Martz Observatory, now known as the Martz-Kohl Observatory, is a public, not-for-profit organization devoted to the amateur astronomer. The emphasis of the association is observational astronomy, well-rooted in public education and enjoyment of the starry skies. It was founded by, and eventually named after, Marshal Martz, an amateur astronomer from Jamestown, NY who built the first large telescope (a 30-inch reflector) ever used at the observatory.

The Marshal Martz Memorial Astronomical Association, Inc. was formed to carry out the following mission: “To inform, educate, and inspire the general public and support teaching in the sciences of astronomy and physics through accessible, engaging, and entertaining programs.”

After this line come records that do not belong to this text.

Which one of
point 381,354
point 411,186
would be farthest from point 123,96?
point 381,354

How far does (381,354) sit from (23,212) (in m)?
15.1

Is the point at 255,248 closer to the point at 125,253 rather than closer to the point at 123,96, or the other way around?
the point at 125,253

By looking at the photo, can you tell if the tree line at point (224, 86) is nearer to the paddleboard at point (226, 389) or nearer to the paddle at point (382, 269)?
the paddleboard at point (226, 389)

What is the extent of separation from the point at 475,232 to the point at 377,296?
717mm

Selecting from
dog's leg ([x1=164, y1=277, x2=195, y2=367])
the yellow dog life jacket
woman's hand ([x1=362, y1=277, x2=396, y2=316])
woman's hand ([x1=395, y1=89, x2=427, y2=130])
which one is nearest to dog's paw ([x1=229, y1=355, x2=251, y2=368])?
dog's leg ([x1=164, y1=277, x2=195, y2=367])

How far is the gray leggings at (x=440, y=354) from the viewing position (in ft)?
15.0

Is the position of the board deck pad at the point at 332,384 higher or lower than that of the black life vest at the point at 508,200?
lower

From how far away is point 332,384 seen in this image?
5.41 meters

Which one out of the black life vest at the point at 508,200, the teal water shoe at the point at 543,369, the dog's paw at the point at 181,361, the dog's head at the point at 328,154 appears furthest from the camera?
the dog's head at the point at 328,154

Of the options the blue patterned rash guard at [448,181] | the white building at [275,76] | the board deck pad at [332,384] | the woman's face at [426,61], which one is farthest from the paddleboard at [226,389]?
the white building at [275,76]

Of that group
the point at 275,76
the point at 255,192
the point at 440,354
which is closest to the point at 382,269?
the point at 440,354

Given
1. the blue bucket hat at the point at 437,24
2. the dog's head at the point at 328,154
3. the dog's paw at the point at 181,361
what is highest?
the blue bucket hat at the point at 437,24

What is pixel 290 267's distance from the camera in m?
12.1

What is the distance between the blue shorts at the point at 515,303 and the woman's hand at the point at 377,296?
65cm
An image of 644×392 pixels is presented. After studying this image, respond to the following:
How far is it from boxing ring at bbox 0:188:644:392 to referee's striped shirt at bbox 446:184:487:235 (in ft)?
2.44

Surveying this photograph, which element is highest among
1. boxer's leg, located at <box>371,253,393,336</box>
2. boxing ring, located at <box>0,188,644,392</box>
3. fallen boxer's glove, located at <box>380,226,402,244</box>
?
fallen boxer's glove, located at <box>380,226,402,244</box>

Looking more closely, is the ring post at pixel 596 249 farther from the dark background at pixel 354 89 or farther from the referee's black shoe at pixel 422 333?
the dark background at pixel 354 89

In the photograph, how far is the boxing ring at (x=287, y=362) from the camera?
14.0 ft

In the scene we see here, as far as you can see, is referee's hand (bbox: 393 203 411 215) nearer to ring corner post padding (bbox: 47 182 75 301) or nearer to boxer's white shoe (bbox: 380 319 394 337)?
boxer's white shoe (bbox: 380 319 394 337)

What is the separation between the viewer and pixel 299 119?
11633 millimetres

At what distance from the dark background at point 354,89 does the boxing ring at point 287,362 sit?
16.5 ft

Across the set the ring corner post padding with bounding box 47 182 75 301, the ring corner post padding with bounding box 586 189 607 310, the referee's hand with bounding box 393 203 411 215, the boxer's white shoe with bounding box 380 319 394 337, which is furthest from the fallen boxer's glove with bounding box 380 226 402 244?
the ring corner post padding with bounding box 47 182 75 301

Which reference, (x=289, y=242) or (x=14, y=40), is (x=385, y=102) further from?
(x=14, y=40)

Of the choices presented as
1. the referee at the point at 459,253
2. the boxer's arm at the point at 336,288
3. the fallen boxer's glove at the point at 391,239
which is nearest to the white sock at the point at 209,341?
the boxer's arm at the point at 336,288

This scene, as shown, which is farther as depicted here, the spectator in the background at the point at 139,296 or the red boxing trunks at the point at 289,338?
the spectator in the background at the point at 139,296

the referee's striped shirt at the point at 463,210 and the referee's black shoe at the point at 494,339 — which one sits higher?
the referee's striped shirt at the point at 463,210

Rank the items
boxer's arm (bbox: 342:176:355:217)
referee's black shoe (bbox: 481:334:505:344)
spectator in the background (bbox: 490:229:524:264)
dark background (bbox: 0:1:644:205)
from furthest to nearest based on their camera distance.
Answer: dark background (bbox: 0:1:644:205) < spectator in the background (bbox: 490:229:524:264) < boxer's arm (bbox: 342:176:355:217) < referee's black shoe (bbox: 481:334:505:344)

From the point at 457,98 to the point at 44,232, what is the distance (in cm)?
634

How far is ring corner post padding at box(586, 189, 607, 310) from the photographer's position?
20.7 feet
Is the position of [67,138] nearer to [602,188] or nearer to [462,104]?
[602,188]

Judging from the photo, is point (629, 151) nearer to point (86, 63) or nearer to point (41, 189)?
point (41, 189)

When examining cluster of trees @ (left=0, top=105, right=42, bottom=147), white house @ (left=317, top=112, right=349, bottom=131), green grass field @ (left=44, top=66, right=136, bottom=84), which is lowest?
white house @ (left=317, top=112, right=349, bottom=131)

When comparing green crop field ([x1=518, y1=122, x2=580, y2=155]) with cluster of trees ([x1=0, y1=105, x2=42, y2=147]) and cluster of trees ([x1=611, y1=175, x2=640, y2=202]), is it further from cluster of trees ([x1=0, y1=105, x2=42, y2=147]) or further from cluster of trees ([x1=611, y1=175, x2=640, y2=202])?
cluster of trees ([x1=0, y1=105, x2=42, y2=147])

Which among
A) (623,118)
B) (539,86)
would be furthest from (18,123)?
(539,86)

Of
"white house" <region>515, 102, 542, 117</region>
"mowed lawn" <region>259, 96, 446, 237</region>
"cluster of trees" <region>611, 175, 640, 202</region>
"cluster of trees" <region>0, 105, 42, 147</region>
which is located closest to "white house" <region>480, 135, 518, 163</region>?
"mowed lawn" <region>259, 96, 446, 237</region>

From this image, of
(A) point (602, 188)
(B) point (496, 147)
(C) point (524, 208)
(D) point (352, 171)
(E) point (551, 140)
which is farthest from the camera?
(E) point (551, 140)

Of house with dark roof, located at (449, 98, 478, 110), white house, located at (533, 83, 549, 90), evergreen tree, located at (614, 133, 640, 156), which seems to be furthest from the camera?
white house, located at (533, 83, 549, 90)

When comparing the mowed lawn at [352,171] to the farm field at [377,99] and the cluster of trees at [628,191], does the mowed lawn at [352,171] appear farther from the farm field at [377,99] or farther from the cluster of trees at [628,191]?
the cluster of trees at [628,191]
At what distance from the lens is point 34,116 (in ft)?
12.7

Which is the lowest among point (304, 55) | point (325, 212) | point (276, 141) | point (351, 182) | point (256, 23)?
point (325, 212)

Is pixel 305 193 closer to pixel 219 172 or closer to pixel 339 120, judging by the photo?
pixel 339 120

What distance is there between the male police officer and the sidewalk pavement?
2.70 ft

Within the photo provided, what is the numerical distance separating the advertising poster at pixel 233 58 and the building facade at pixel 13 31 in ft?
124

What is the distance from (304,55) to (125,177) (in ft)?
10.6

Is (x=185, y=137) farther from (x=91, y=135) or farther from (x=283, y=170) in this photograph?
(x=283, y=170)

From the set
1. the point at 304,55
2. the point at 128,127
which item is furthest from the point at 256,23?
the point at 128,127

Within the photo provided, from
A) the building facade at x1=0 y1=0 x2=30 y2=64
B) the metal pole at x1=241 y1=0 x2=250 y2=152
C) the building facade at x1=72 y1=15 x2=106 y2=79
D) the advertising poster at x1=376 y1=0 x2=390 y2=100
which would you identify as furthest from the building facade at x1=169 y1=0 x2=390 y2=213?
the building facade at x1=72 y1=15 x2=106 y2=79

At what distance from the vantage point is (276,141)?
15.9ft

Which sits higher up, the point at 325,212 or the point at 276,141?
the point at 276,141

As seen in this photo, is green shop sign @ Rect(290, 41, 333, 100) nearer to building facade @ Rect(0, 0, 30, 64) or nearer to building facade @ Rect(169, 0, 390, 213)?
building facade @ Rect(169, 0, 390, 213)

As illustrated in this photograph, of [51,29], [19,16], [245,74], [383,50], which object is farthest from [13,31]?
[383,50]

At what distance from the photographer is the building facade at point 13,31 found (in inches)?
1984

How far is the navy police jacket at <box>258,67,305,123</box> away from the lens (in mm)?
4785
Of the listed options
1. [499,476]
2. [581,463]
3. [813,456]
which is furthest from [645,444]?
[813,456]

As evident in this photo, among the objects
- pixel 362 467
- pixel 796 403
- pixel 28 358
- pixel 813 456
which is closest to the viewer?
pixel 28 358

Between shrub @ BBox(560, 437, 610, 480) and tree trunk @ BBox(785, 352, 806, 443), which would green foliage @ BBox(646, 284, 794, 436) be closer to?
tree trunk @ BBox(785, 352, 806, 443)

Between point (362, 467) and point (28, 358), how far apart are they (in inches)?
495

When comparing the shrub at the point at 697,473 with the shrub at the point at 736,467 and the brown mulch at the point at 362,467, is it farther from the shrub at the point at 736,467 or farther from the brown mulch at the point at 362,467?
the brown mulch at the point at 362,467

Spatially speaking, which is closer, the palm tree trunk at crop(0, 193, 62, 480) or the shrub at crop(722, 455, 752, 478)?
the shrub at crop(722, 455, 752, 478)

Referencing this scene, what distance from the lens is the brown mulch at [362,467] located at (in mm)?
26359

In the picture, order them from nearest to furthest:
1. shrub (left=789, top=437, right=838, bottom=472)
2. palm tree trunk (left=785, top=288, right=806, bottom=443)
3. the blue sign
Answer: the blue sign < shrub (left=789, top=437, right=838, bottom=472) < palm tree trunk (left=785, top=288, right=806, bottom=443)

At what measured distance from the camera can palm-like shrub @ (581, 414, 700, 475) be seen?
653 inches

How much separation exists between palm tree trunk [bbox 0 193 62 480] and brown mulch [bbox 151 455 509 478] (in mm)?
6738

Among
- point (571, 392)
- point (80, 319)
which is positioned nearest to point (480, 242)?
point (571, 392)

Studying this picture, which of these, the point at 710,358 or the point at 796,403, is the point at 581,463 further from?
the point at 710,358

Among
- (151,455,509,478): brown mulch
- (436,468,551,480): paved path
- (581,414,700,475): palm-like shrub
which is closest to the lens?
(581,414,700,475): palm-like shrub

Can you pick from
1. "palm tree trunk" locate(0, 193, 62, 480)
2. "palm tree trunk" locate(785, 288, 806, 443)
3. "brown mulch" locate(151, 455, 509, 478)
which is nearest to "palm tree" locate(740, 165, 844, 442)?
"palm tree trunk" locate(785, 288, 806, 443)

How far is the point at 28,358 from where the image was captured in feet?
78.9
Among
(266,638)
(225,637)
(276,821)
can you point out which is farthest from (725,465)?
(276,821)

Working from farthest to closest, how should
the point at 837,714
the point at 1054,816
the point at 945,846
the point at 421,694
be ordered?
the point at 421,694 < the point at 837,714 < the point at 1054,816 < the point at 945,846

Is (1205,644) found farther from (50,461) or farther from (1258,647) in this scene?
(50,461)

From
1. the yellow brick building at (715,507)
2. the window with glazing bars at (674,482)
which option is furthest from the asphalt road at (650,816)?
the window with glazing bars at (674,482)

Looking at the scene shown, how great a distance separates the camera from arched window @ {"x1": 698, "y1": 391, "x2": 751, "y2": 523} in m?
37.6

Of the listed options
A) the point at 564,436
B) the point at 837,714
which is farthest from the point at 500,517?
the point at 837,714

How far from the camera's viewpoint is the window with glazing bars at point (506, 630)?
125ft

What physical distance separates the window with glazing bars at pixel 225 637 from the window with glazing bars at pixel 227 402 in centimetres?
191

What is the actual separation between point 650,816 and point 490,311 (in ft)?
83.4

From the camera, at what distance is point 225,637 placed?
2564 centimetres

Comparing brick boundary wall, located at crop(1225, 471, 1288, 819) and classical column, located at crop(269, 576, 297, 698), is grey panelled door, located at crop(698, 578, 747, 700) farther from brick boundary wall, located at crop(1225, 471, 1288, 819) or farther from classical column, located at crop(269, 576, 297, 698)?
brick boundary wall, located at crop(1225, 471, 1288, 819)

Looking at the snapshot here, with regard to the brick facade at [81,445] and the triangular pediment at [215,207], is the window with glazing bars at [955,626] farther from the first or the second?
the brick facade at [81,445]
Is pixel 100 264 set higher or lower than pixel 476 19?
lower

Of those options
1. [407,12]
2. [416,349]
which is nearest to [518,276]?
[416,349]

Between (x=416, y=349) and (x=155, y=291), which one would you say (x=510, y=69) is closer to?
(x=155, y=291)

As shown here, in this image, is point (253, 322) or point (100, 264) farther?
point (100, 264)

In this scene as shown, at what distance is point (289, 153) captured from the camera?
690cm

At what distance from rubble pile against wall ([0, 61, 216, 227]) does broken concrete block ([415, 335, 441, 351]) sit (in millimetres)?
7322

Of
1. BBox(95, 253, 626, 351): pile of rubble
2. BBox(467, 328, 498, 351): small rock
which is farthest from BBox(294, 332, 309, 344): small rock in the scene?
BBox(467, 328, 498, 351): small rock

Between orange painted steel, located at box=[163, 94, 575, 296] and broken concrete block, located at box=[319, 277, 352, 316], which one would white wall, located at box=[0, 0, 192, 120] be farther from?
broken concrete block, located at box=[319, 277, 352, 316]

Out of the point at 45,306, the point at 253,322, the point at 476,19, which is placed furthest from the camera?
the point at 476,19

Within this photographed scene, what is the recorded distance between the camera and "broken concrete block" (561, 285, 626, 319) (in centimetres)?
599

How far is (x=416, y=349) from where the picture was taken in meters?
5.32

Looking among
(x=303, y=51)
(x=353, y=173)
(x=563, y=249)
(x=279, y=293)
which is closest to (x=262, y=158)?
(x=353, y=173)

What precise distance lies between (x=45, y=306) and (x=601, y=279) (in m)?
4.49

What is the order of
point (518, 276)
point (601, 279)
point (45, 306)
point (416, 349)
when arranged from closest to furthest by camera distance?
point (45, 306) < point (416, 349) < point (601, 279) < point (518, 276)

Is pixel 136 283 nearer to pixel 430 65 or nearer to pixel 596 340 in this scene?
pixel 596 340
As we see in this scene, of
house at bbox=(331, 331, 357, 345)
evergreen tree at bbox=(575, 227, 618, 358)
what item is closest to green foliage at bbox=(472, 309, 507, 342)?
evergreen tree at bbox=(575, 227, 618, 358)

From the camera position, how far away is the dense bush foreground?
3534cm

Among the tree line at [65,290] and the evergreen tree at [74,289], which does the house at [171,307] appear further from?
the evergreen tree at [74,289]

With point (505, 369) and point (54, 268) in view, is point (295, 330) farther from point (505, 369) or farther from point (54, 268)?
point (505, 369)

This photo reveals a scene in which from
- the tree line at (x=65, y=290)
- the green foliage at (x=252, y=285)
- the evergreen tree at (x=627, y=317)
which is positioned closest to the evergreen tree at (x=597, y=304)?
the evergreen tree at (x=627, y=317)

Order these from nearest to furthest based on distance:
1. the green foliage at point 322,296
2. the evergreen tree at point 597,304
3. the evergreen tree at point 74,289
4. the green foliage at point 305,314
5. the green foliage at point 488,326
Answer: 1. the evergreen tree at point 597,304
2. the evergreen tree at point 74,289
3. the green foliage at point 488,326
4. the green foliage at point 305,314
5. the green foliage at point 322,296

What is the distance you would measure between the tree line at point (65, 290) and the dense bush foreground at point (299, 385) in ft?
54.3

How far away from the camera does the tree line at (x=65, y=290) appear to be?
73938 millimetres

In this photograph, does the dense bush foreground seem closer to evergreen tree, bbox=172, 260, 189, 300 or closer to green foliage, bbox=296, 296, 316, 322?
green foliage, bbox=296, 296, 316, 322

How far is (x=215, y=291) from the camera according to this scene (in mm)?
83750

The observatory is located just outside Frewsburg, NY (Chautauqua County) on six acres of rural property, and hosts weekly public observing nights. The main telescope, a 24-inch Dall-Kirkham Cassegrain reflector, can be controlled manually, or positioned from a nearby "control room" electronically. Several smaller telescopes, which members are free to use at their convenience, are located on the grounds.

The Martz Observatory serves as a public education site, as well as a satellite teaching facility for local institutions, particularly Jamestown Community College in nearby Jamestown, NY.